In Section 1, "Underestimating predictions at peak points..." - It is not clear if the impact is different for over-estimating and under-estimating predictions during peak points? Intuitively, over-estimating during peak points implies that one has to increase the capacity of the power generation which can lead to significant cost for infrastructural changes. Similarly, under-estimating during peak points implies additional purchase of power during the high demand time which may again cost significantly if it happens frequently. This is also related to the demand response problem in smart grid. Please check: "Siano, Pierluigi. "Demand response and smart grids—A survey." Renewable and sustainable energy reviews 30 (2014): 461-478".
The datasets used are not large in scale. UCI is the only dataset used where it has both a good number of series and length.
In Section 5.1, text part just summarizes the observation in the tables containing the experimental results. However, the reasoning part is missing. For e.g., why do non-deep learning methods perform better than deep learning methods without temperature transformation strategy? Why do some DL methods perform better than other more complicated DL methods?
The baseline algorithms used in the paper are very standard time series forecasting or DL algorithms. They are also easily available in many ML/DL packages. It is not clear why authors do not use any existing approaches customized for load forecasting? There are certainly approaches available in electrical load forecasting literature which are tailored for this task.

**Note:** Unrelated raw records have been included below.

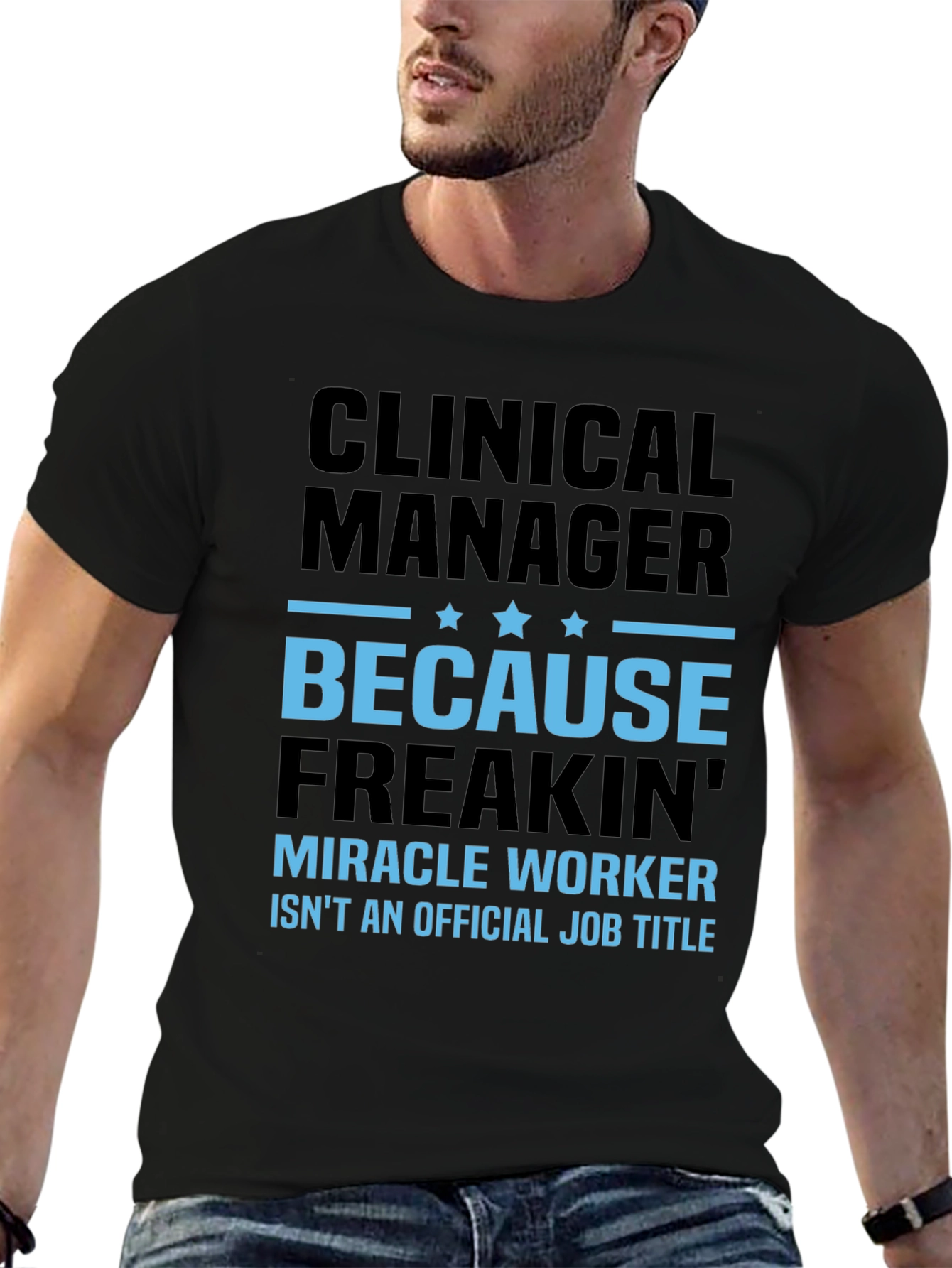 Clinical Manager T-Shirt - Miracle Worker Edition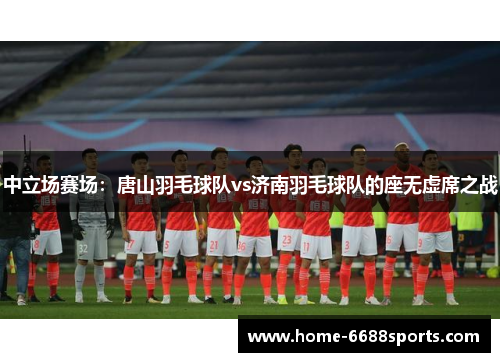 中立场赛场：唐山羽毛球队vs济南羽毛球队的座无虚席之战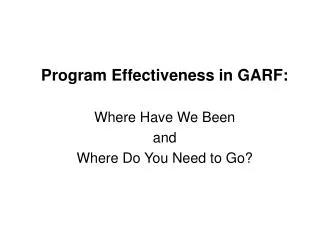 Program Effectiveness in GARF: Where Have We Been and Where Do You Need to Go?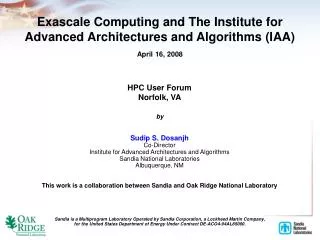 Exascale Computing and The Institute for Advanced Architectures and Algorithms (IAA)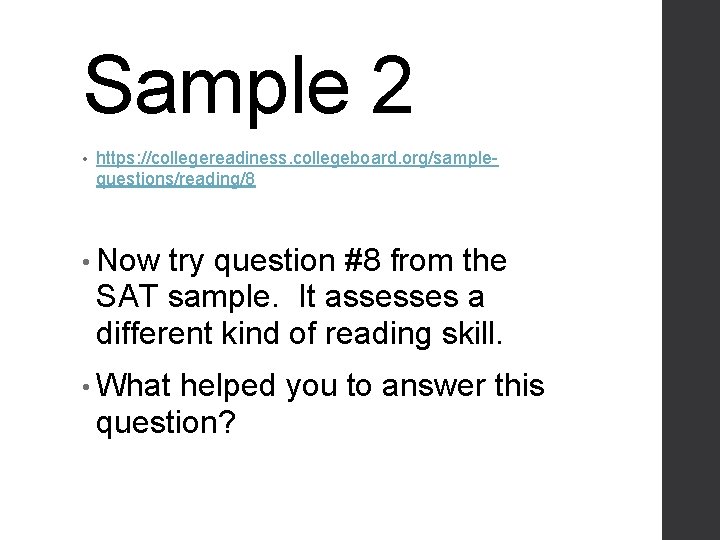 Sample 2 • https: //collegereadiness. collegeboard. org/samplequestions/reading/8 • Now try question #8 from the
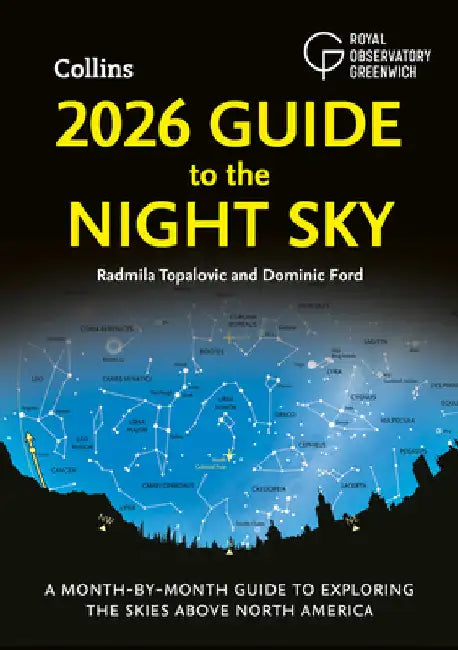 2026 Guide to the Night Sky: A Month-by-Month Guide to Exploring the Skies Above North America by Radmila Topalovic
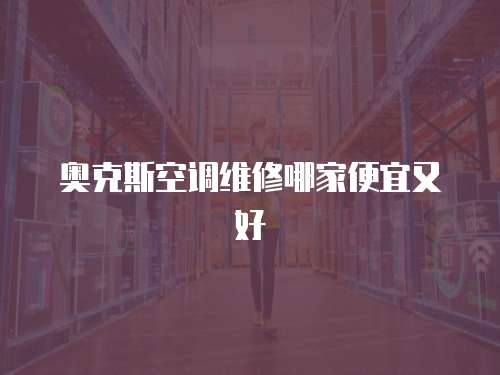 奧克斯空調維修哪家便宜又好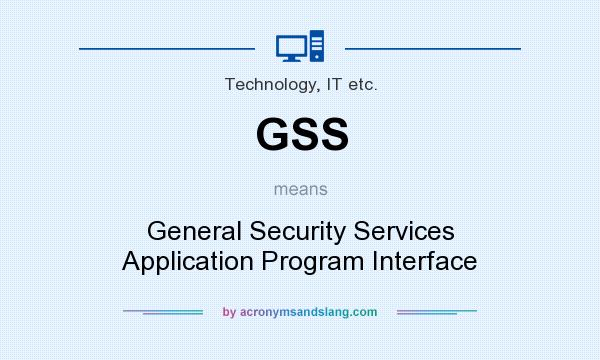 What does GSS mean? It stands for General Security Services Application Program Interface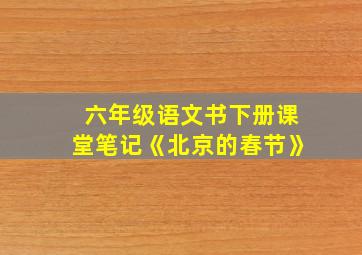 六年级语文书下册课堂笔记《北京的春节》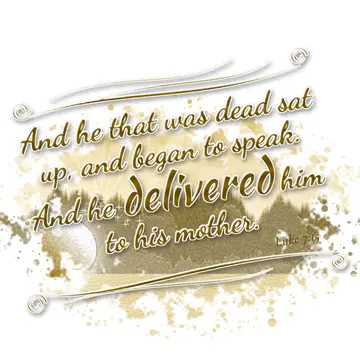 Luke 7:15 – And he that was dead sat up, and began to speak. And he delivered him to his mother.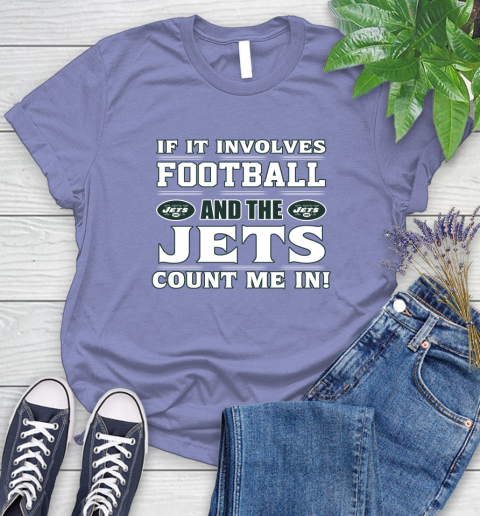 NFL If It Involves Football And The New York Jets Count Me In Sports Women's T-Shirt 11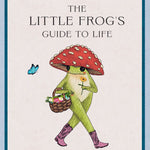 Load image into Gallery viewer, The Little Frogs Guide To Life
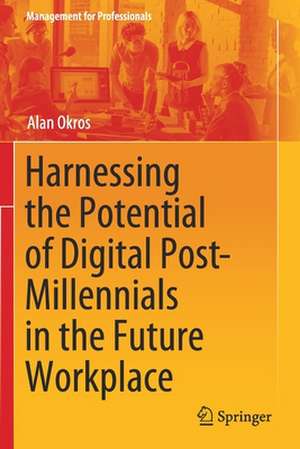 Harnessing the Potential of Digital Post-Millennials in the Future Workplace de Alan Okros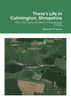 There's Life in Culmington, Shropshire
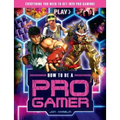 How to Be a Pro Gamer: Everything You Need to Get Into Pro Gaming!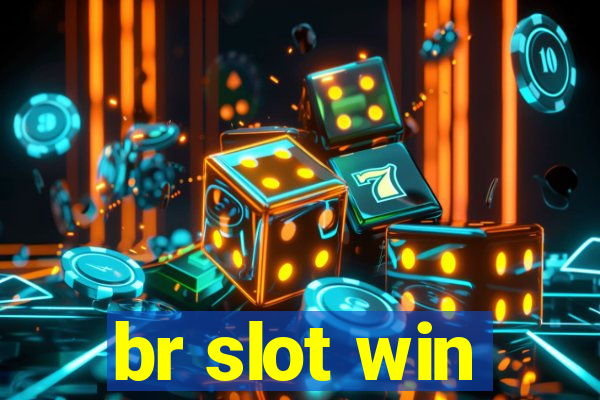 br slot win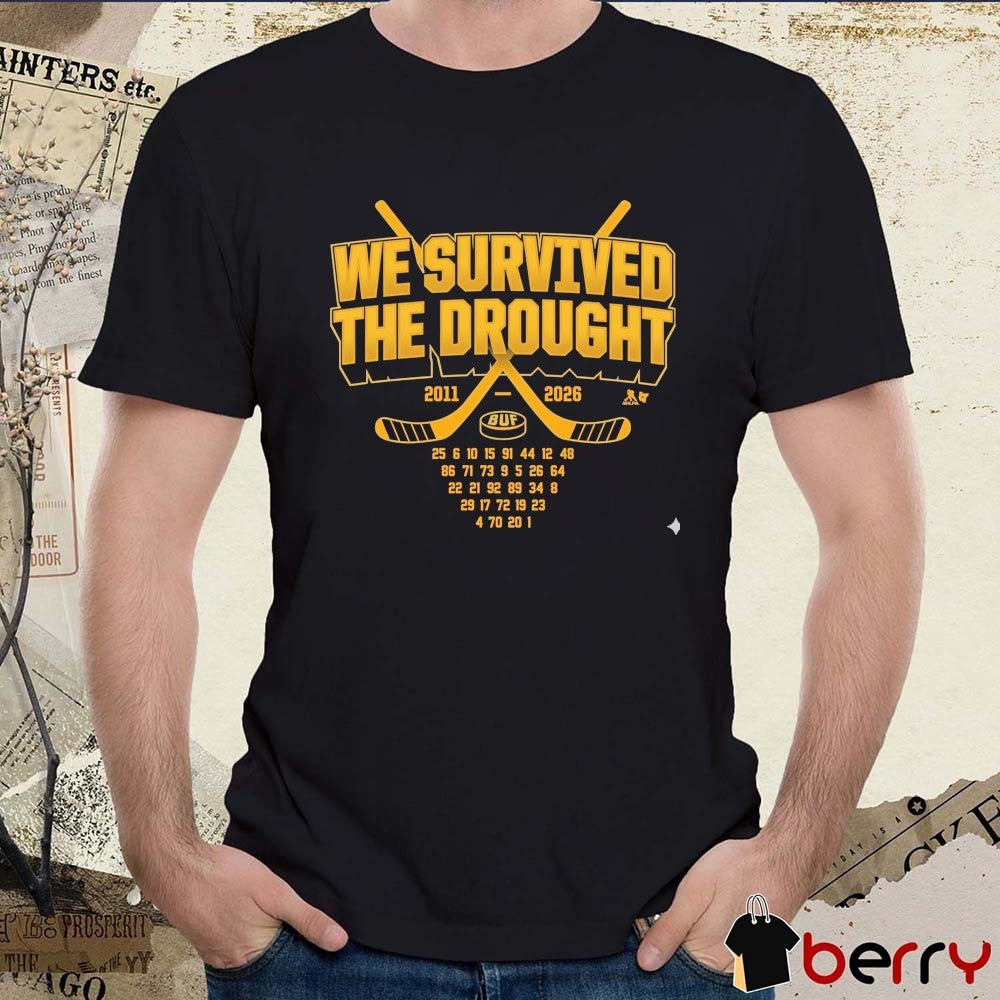 Buffalo Sabres Hockey We Survived the Drought 2011 – 2026 t-shirt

That way the package can be more relevant for researchers working in the domain.
Authors have not compared if "aggregation followed by prediction" or "prediction followed by aggregation" or some other type of strategy is preferred for aggregate level forecasting where the corresponding individual level power consumption series are available. Please check "Bandyopadhyay, Sambaran, et al. "Individual and aggregate electrical load forecasting: One for all and all for one." Proceedings of the 2015 ACM Sixth International Conference on Future Energy Systems. 2015".
Apart from the datasets and external factors used for this task, the paper looks very similar to any standard forecasting task. Is it possible to add more technical evidence to show how load forecasting is different from a standard time series forecasting problem with dependency on external variables?

问题

Please see the weaknesses section above.